> **DATASET EXTRACT**
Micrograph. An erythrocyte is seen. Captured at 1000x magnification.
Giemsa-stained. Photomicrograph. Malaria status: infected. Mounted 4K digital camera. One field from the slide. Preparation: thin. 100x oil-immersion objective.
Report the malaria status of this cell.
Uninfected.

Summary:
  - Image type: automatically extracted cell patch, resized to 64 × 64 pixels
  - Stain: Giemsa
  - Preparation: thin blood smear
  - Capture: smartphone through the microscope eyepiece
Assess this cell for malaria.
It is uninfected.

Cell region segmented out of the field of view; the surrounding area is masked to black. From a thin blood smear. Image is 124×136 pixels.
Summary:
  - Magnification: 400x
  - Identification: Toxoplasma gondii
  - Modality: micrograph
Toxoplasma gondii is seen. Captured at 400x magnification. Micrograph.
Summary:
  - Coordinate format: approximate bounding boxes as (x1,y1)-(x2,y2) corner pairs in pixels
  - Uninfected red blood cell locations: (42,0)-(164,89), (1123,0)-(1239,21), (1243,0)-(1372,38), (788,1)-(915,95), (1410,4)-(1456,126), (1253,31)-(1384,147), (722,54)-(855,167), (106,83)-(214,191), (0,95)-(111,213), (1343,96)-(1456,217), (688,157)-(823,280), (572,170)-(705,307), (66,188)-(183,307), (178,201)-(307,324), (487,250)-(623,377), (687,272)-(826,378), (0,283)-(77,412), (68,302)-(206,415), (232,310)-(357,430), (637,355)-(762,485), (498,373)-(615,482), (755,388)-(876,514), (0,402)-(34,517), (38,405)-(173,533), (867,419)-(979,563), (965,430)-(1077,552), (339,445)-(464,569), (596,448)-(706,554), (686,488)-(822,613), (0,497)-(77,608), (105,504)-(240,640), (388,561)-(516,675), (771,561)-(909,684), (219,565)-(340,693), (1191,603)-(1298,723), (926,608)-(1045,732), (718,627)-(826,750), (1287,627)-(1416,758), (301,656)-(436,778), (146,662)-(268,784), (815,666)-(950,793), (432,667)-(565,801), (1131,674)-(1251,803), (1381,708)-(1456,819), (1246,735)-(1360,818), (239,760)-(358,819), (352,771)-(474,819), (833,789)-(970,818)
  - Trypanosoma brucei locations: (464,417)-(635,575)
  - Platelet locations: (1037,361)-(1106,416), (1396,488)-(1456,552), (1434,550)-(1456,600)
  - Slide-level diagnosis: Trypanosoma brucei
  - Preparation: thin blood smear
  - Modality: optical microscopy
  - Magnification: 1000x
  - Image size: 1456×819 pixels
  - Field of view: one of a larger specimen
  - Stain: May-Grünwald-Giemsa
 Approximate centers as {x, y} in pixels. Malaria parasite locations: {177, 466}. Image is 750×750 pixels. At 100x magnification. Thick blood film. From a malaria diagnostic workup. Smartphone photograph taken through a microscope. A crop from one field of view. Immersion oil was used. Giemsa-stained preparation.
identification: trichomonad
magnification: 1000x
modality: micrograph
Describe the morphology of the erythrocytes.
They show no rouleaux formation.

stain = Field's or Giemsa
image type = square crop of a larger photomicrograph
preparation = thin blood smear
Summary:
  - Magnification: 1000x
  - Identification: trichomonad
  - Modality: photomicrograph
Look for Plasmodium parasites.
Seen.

> **EXERCISE DETAILS**
Only the lines from the one containing "- Modality: photomicrograph" through the last line of the records belong in the answer, each written out exactly.

> **EXPECTED OUTPUT**
  - Modality: photomicrograph
Look for Plasmodium parasites.
Seen.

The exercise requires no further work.